# numpy, pandas, sklearn; the bootstrap function np.random.choice with repetition.

In [None]:
import numpy as np
import pandas as pd
from sklearn.model_selection import train_test_split

def sub_samples(dataset, k, bootstrap = True):
    m, n = dataset.shape
    if bootstrap:
        indexes = np.random.choice(m, k)
        sub_samples = dataset[indexes]
    else:
        indexes = np.random.permutation(m)[:k]
        sub_samples = dataset[indexes]
    return sub_samples

# decision stump function

In [89]:
def split_dataset(dataset, split_feature, split_value):
    right_sub = dataset[np.nonzero(dataset[:, split_feature] > split_value)[0], :]
    left_sub = dataset[np.nonzero(dataset[:, split_feature] < split_value)[0], :]
    return right_sub, left_sub

# variance: the regression score

In [90]:
def regression_error_leaf(sub):
    return np.var(sub[:, -1])*sub.shape[0]
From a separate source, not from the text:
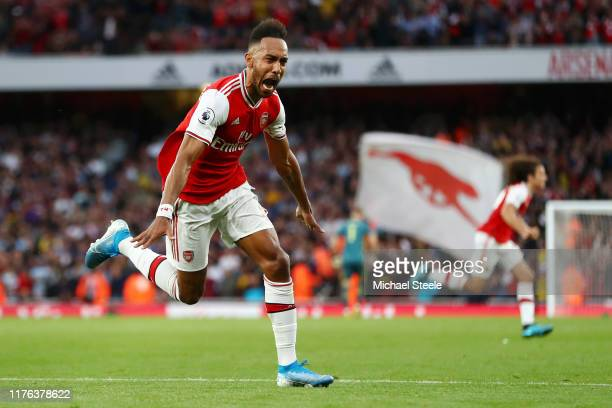PierreEmerick Aubameyang of Arsenal celebrates scoring his team's third goal during the Premier League match between Arsenal FC and Aston Villa at...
# mean value for each leaf

In [91]:
def leaf_value(sub):
    return np.mean(sub[:, -1])

# select the best feature: select NO. feature_num of features from the total NO. of features; if scores are too close, return no feature but the leaf mean value.

In [92]:
def select_best_feature(dataset, feature_num, key = 'regression'):
    n = dataset.shape[1]
    best_score = inf
    best_feature = 0
    best_value = 0
    indexes = []
    if key == 'regression':
        S = regression_error_leaf(dataset)
    for num in range(feature_num):
        indexes.append(np.random.randint(n - 1))
    for i in indexes:
        for j in set(dataset[:, i]):
            right_sub, left_sub = split_dataset(dataset, i, j)
            if key == 'regression':
                S_temp = regression_error_leaf(right_sub) + regression_error_leaf(left_sub)
            if S_temp < best_score:
                best_score = S_temp
                best_feature = i
                best_value = j
    if (S - best_score) < 0.001 and key == 'regression':
        return leaf_value(dataset), None
    return best_value, best_feature

# create a single tree, with max depth 20

In [93]:
def create_single_tree(dataset, feature_num, key = 'regression', max_depth = 20):
    best_value, best_feature = select_best_feature(dataset, feature_num, key = key)
    if best_feature == None:
        return best_value
    tree = {}
    max_depth -= 1
    if max_depth < 0:
        return leaf_value(dataset)
    right_sub, left_sub = split_dataset(dataset, best_feature, best_value)
    tree['best_value'] = best_value
    tree['best_feature'] = best_feature
    tree['right'] = create_single_tree(right_sub, feature_num, key, max_depth)
    tree['left'] = create_single_tree(left_sub, feature_num, key, max_depth)
    return tree

# create a random forest with n trees, k times of bootstrap, feature_num features.

In [94]:
def randomforest(dataset, n, k, feature_num, key = 'regression', bootstrap = True):
    forest = []
    for i in range(n):
        sub_dataset = sub_samples(dataset, k, bootstrap = bootstrap)
        forest.append(create_single_tree(sub_dataset, feature_num, key = key, max_depth = 20))
    return forest

# predict single tree using single data

In [95]:
def single_tree_predict(data, tree, key = 'regression'):
    if key == 'regression':
        if not isinstance(tree, dict):
            return float(tree)
        if data[tree['best_feature']] > tree['best_value']:
            if type(tree['right']) == 'float':
                return tree['right']
            else:
                return single_tree_predict(data, tree['right'], key)
        else:
            if type(tree['left']) == 'float':
                return tree['left']
            else:
                return single_tree_predict(data, tree['left'], key) 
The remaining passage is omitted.